Corona-Schulden müssen abgebaut werden
Der Bund häuft im Zuge der Bewältigung der Coronakrise wieder enorme Schulden an. Es ist mit Blick auf kommende Generationen geboten und entspricht der Schuldenbremse, sie abzutragen.
Der Bundesrat plante Ende Jahr, einen Abbauplan für die Corona-Schulden in die Vernehmlassung zu geben. Angesichts der anhaltenden Unsicherheit und erweiterter Hilfspakete hat er vorläufig darauf verzichtet. Aber sollen die Corona-Schulden überhaupt abgebaut werden?
Die Gesetzeslage ist klar. Die Schulden sind innert sechs Jahren abzutragen. Die Frist kann aber erstreckt werden. Einen unkompensierten Schuldenanstieg erlaubt die Schuldenbremse nicht, weder im ordentlichen noch im ausserordentlichen Haushalt, wo das Gros der Corona-Schulden anfällt.

⁂

- GELESENES ANWENDEN:
1. Innerhalb welcher Frist sind die Schulden laut dem Text über die Corona-Schulden nach der Gesetzeslage abzutragen?
2. Geben Sie aus dem Text über die Corona-Schulden alles von „Corona-Schulden müssen abgebaut“ bis hinunter zu „überhaupt abgebaut werden?“ wortgetreu wieder.
Stützen Sie sich ausschließlich auf den Text.

- DATENTEIL:

⁂

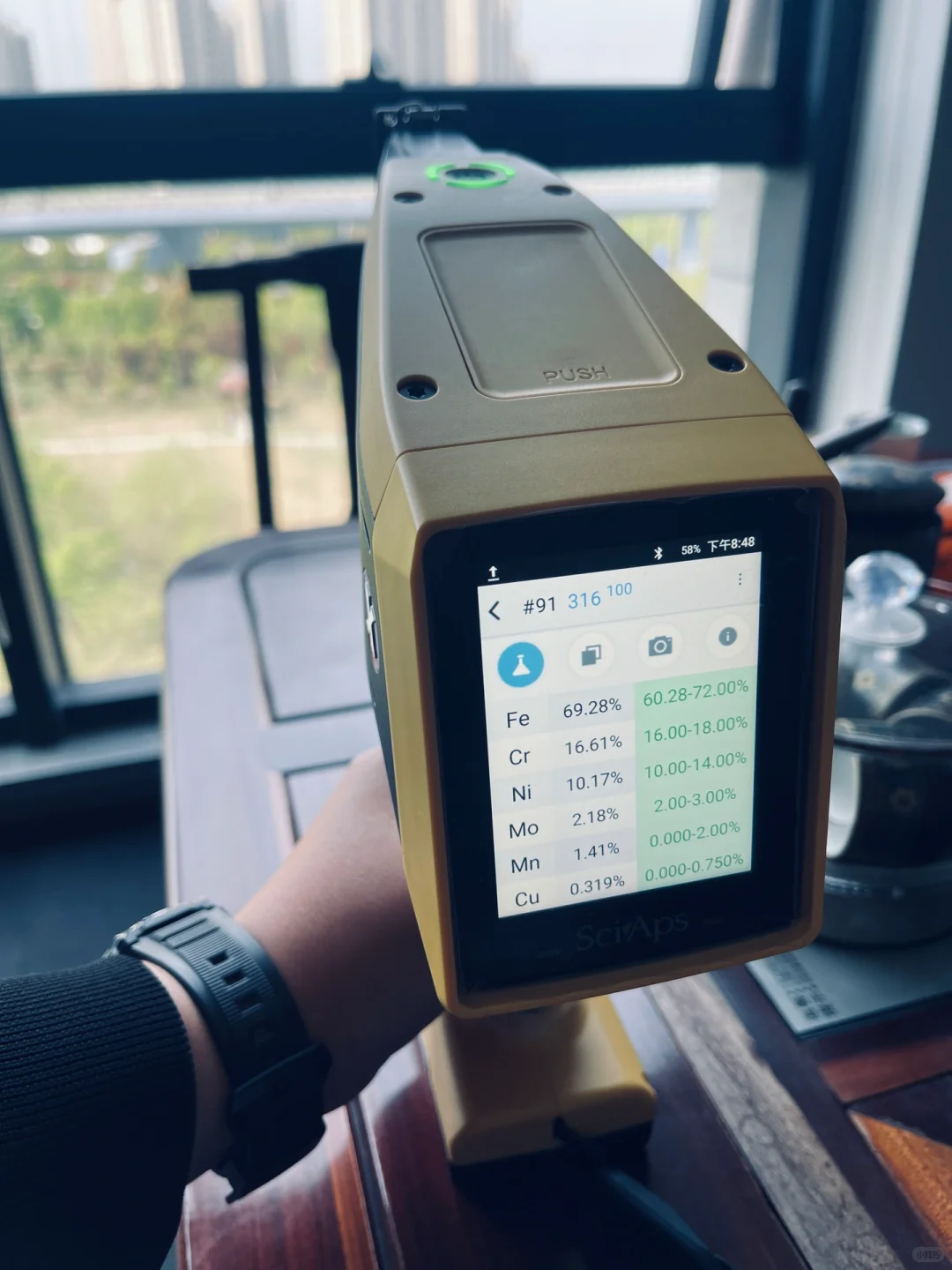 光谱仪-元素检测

⁂

- ANTWORTEN IM EINZELNEN:
1. Innert sechs Jahren.

2.
Corona-Schulden müssen abgebaut werden
Der Bund häuft im Zuge der Bewältigung der Coronakrise wieder enorme Schulden an. Es ist mit Blick auf kommende Generationen geboten und entspricht der Schuldenbremse, sie abzutragen.
Der Bundesrat plante Ende Jahr, einen Abbauplan für die Corona-Schulden in die Vernehmlassung zu geben. Angesichts der anhaltenden Unsicherheit und erweiterter Hilfspakete hat er vorläufig darauf verzichtet. Aber sollen die Corona-Schulden überhaupt abgebaut werden?